NYT : Some Killings Don’t Get Solved

Wednesday, August 20, 2008

Some Killings Don’t Get Solved

By JOHN F. BURNS | February 10, 2008

WHO killed Benazir Bhutto? How was it done? By bullet or bomb, or both? And who sent the killer — Islamic militants with links to Al Qaeda, rogue elements of the Pakistani Army, or political rivals in the election scheduled for Feb. 18?

Six weeks have passed since the assassination, and Pakistan seems no closer to a consensus on some of the most basic facts, making it ever more likely that the circumstances of Ms. Bhutto’s death will become grist for the political mills that grind remorselessly in that country, revitalizing the revenge and mistrust that have poisoned public life almost since the country’s founding in 1947.

So it was with the death of Ms. Bhutto’s father, Zulfikar Ali Bhutto, hanged in 1979 and lauded or condemned as murderer or martyr ever since; so, too, with the death in 1988 of Gen. Mohammad Zia ul-Haq, who ordered Mr. Bhutto’s execution. His death in a plane crash — blamed variously on Islamic militants, rogue forces in the army, and scheming politicians (including Bhutto loyalists bent on revenge) — remains part of the morbid fabric of Pakistani politics.

On Friday, a Scotland Yard team released its findings after a two-and-a-half-week probe of Ms. Bhutto’s killing in Pakistan. The British experts found that “the only tenable cause” for her death was the severe trauma to her head suffered when a suicide attacker detonated his bomb as she tried to duck back into her armored Land Cruiser, ramming her head against the lip on the escape hatch. From examination of body parts lifted from the scene of the attack, and video and still photographs of the killing, they also concluded that there had been one, not two, assailants; the man who fired the gunshots that caused Ms. Bhutto to duck was, they said, also the bomber.

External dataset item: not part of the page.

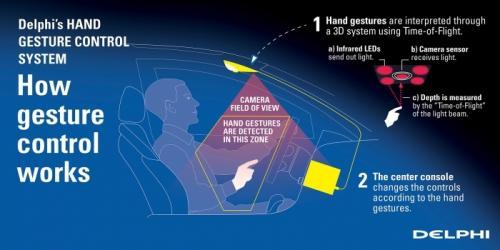 Компания Delphi продемонстрировала применение своих технологий на примере новых автомобилей в рамках Женевского автосалона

But the chances that their findings will still the controversy over what happened in the Dec. 27 killing seemed slim. Bhutto family associates lost no time in raising objections; prominent among these, it seemed, was the fact that in one important respect the Scotland Yard experts’ conclusion tallied with that of Pakistan’s government: that Ms. Bhutto had died solely from the bombing, and had not been struck by a bullet. Sherry Rehman, a close friend of Ms. Bhutto’s who was with her when she was killed, told the BBC that relatives and friends of the slain leader found it “difficult to agree” with that conclusion.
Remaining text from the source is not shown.